Stattdessen würde er den Tag mit Sloane verbringen. Er hatte versprochen, ihr zu zeigen, was er von den Elfen bei der Jagd mit Pfeil und Bogen gelernt hatte.
Aaron hatte noch kaum angefangen, sich anzuziehen, als sie an seine Tür klopfte. »Beeilung, Aaron! Ich hab einen ganzen Tag mit dir und will ihn voll auskosten.«
»Komm rein!«, rief er. »Ich bin größtenteils angezogen.«
Als Sloane die Tür öffnete, streifte Aaron gerade sein Hemd über.

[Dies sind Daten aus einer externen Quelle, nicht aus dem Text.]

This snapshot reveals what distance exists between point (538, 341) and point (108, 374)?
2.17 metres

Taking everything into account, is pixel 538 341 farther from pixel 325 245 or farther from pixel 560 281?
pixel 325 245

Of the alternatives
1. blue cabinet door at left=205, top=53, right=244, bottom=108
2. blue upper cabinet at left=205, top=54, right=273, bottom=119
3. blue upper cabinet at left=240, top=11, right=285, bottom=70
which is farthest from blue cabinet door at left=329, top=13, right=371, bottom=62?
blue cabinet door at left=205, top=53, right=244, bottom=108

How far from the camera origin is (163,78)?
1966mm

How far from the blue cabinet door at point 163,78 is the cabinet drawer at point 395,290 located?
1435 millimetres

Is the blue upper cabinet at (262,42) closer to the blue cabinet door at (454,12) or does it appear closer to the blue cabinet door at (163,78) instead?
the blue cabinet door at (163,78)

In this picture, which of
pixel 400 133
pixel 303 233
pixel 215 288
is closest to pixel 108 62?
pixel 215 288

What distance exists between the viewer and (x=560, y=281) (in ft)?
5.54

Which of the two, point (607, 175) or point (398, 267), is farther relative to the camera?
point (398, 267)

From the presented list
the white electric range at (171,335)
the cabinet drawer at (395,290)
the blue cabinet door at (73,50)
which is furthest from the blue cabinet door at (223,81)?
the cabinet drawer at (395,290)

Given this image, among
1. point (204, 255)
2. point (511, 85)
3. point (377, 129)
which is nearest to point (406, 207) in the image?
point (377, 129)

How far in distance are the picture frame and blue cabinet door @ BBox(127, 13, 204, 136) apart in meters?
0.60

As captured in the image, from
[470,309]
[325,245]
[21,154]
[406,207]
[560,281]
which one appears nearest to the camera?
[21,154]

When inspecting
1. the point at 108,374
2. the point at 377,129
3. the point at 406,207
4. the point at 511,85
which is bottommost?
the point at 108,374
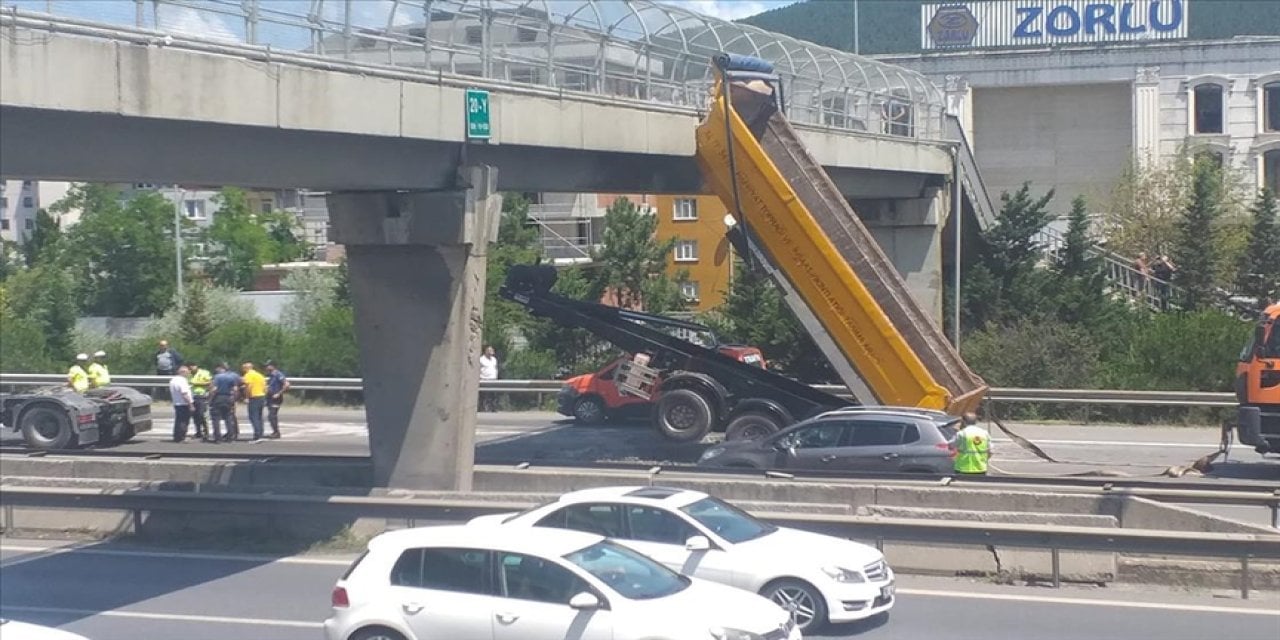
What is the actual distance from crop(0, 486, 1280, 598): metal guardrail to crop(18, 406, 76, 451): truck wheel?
834 cm

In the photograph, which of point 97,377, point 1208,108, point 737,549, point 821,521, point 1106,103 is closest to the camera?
point 737,549

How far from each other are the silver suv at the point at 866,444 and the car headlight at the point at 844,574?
281 inches

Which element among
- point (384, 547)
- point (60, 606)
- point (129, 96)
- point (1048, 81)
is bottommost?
point (60, 606)

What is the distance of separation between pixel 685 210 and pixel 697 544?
48.5 metres

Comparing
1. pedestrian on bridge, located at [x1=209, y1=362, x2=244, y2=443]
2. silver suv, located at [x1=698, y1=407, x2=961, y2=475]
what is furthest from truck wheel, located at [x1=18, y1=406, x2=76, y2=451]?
silver suv, located at [x1=698, y1=407, x2=961, y2=475]

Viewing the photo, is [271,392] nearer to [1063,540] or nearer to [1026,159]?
[1063,540]

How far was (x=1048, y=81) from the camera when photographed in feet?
194

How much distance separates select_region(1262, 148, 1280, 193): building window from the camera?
5816 cm

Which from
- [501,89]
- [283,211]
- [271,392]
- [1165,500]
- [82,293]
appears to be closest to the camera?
[1165,500]

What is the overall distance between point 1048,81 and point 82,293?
122ft

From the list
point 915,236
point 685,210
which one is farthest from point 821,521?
point 685,210

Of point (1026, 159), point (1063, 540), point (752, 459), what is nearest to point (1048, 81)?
point (1026, 159)

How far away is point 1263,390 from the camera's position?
21.3 meters

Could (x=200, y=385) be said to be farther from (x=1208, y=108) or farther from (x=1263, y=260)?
(x=1208, y=108)
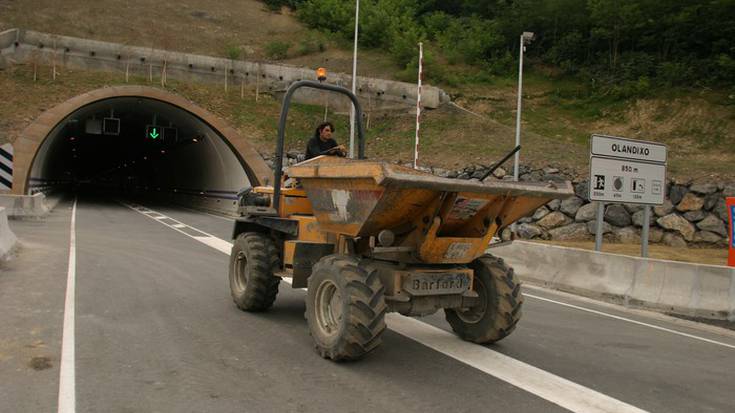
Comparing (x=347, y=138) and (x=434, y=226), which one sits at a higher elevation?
(x=347, y=138)

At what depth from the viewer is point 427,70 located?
133ft

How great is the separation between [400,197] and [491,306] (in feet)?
6.29

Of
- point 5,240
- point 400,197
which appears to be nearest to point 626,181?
point 400,197

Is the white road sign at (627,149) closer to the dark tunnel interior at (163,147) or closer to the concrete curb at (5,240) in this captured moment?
the concrete curb at (5,240)

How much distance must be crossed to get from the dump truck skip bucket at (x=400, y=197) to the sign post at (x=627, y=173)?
6.90 meters

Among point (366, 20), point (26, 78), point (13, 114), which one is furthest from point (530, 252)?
point (366, 20)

Sie trug Wanderkleidung – enganliegende Hose, Wanderschuhe und eine Bluse mit zusätzlichen Taschen. Obwohl ihre Kleidung eher praktisch als elegant war, bemerkte Aaron, wie eng die Hose saß. Ihre Beine waren lang und schlank, ihr Hintern wohlgeformt ...
»Lass das mal schön bleiben«, sagte sie barsch. »Es dauert noch ein paar Jährchen, bis wir verheiratet sind.«
Aaron schaute finster drein. »Ich werd Ryan nie verzeihen, dass er dir die Fähigkeit gegeben hat, meine Gedanken zu lesen.«
»Wenn ich es nicht könnte, hätten dich diese Meuchler vielleicht erwischt.«
»Wäre vielleicht gar nicht so verkehrt gewesen«, brummte Aaron.
»Sehr witzig. Hilft es dir, wenn ich dir sage, dass ich dasselbe denke, wenn ich dich ohne Hemd sehe?«
»Ja. Äh ... vielleicht auch nicht. Ach, keine Ahnung. Lass uns das Thema wechseln. Bist du bereit für die Jagd im Wald?«
»Solange du versprichst, mich nicht wie eine Idiotin aussehen zu lassen. Während du pausenlos geübt hast, habe ich auf dem Hof gearbeitet und die Kinder gehütet.«
Aaron lächelte. »Versprochen. Immerhin warst du meine erste Lehrerin. Es wäre gemein, dich vorzuführen.«
Sloane verdrehte die Augen.
»Du, ich hab deinen Vater über einen großen Hasen reden gehört, der ihm seit Monaten entwischt. Vielleicht gelingt es uns, ihn zu schnappen.«
»Sicher, das wäre besonders klug. Genau die Beute zu fangen, auf die sich mein Vater schon so lange selbst freut. Er redet unheimlich gern darüber, wie knapp er dran gewesen ist, das dumme Vieh zu erwischen.«
Aaron runzelte die Stirn. »Guter Einwand. Vielleicht erlegen wir stattdessen einfach ein Reh.«
Hand in Hand gingen sie in die Küche, wo die Drachen auf dem Boden schliefen.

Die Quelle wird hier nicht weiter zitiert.